本稿は令和7年7月大阪松竹座での八代目菊五郎襲名披露狂言「梅雨小袖昔八丈〜髪結新三」の観劇随想です。八代目菊五郎の新三は、五代目菊之助時代の平成30年3月国立劇場が初演で・令和5年舞伎座が再演、今回が八代目菊五郎としての三演目と云うことになります。だいぶ役の寸法が身の丈になじんで来たようで、なかなかいい感じに仕上がりました。大阪では珍しい江戸狂言でもあり、お客さんの反応も上々のようでした。

さて例によって作品周辺を逍遥することにします。永代橋で新三が忠七と足蹴にして「ざまア見やがれ」とせせら笑い、「ズドンドン」の波頭で佃の合方になり、番傘をポンと片手開きにして肩に担いで意気揚々と橋を渡って入る。これが定型のやり方ですが、ここで六代目菊五郎の思い出話です。

六代目が初役で新三を勤めた時に(明治44年・1911・6月二長町市村座でのこと)、囃子頭の林扇之助を呼んで、「永代橋の下はまだ海じゃないのだから、波頭ではなく・波音を打ってくれ」と注文したそうです。すると扇之助が言うことには、

『実は私もそう考えましたから、五代目の旦那にその通りを申し上げた所、旦那の仰るには「一応は尤もな事だが、それじゃァ新三が引っ込めねえのだ。例えば実盛物語でも、あの場所は近江の湖水の傍であり、しかも中心人物でない九郎助の出にさえ、〽あるじ九郎助網引き上げの義太夫で、ズドンドンと波頭を入れるじゃアねえか。永代橋でまあ波音を打って見ねえ、新三の引っ込みがキッパリしないよ」と仰られて、なるほどと合点が行きました。』

これを聞いてさすがの六代目もギャフンとなったそうです。これは六代目の芸談集「芸」に出てくる逸話です。

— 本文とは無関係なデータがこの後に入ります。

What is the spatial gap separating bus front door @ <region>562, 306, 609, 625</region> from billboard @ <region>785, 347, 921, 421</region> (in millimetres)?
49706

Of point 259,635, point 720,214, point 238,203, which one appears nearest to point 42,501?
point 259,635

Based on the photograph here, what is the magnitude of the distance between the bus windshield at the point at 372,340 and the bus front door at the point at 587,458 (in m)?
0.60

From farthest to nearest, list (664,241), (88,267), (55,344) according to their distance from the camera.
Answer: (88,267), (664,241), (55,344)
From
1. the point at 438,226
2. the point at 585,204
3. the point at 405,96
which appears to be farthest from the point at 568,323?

隅田川の永代橋からは佃島がはるかに見えますが、まだ「海」ではありません。だから六代目が「波頭ではなく・波音を打ってくれ」と言うのは、生世話(=写実)の観点からすると、理屈としては正しいのです。しかし、芝居の感覚からすると、それだと「新三の引っ込みが引き立たない」。この逸話は、どちらが良いとか・正しいとかはちょっと置いて、五代目と六代目の菊五郎のセンスの違いをよく表しています。つまり息子の六代目の方が、近代的な自然主義のセンスに重きを置いています。これは明らかに「時代の違い」から来るものです。

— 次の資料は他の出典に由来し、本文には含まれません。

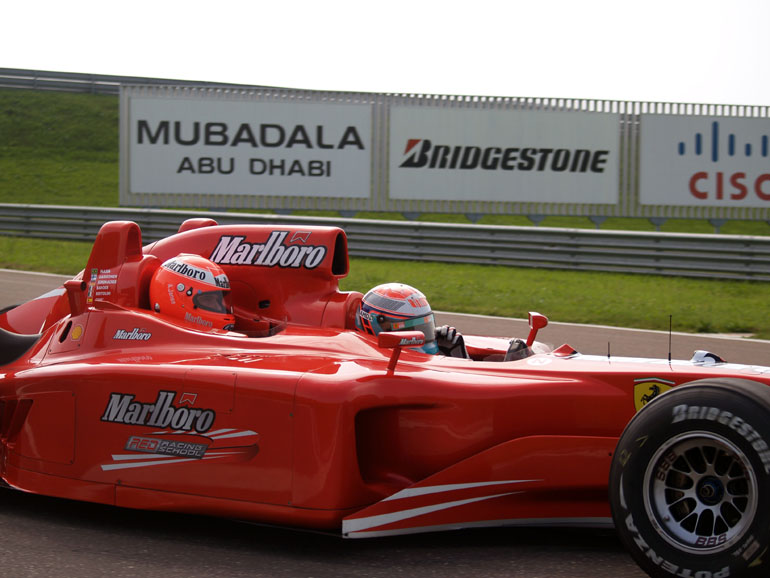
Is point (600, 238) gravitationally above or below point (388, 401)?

八代目菊五郎の令和5年5月歌舞伎座での再演を思い出すと、今回も同様ですが、原作の指定通り・序幕・白子屋店先での新三の登場を花道から出るやり方でした。これに対し壮年期の六代目が工夫したやり方は新三が舞台下手から登場するものでした。現状ではこちらが型として定着していますが、芝居の主役としてはそりゃあ花道から登場した方が気持ちがいいに決まっています。それを敢えて下手から登場する地味な出に変えてしまったところが六代目の凄いところなのだが、まあそのことは置いても、ここにも五代目と六代目の菊五郎のセンスの違いが見て取れます。五代目の方は役の「らしさ」と云うところに重きを置いている。どちらかと云えば、五代目の新三の方が「様式的」であると云えるでしょうか。

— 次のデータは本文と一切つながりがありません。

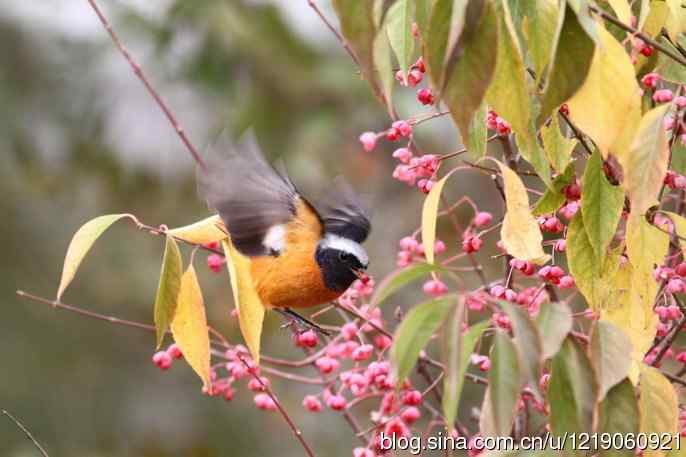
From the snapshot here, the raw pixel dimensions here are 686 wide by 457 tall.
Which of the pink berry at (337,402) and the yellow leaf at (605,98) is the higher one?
the yellow leaf at (605,98)

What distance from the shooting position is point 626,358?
1377mm

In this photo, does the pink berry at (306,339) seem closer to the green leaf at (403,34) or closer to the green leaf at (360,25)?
the green leaf at (403,34)

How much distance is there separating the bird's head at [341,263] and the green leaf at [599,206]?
33.2 inches

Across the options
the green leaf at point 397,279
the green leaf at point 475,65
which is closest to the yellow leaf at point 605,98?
the green leaf at point 475,65

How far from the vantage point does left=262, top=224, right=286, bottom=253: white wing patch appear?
99.3 inches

そこで今回(令和7年7月大阪松竹座)での八代目菊五郎の「髪結新三」を見直せば、回数を重ねたことで新三という役が身の丈になじんで、「らしさ」というところで役の本質をしっかり押さえられた印象がします。これは五代目のセンスに近いのではないか。だから誤解を恐れずに書けば、八代目菊五郎は必ずしも新三にぴったりのニンと云うわけではないが、役の本質をしっかり押さえているので、「芸」として安心して楽しめる、そのような新三になっていたと思いますね。(この稿つづく)

(R7・7・26)


2)役の性根を大掴みに捉える

別稿(これは八代目菊五郎の再演の新三の観劇随想)に於いて髪結新三の性格に、愛想が良い江戸前気質の髪結新三と、僻み(コンプレックス)の塊りみたいな「上総無宿」の入墨新三と云う、乖離した「二面性」が潜んでいることを考えました。再演の八代目菊五郎の新三には・この二つの性格を「声色を以て仕分ける」ような印象が若干あったので、観劇随想ではそのことを指摘しました。一方、今回(令和7年7月大阪松竹座)での三演目の新三には、そう云う所は見えませんでした。台詞のトーンを若干低めのところで一定させたことが成功しました。おかげで背理したかのように見える二つの要素に折り合いが付いて、役の寸法が身の丈になじんで・なかなか良かったのではないでしょうか。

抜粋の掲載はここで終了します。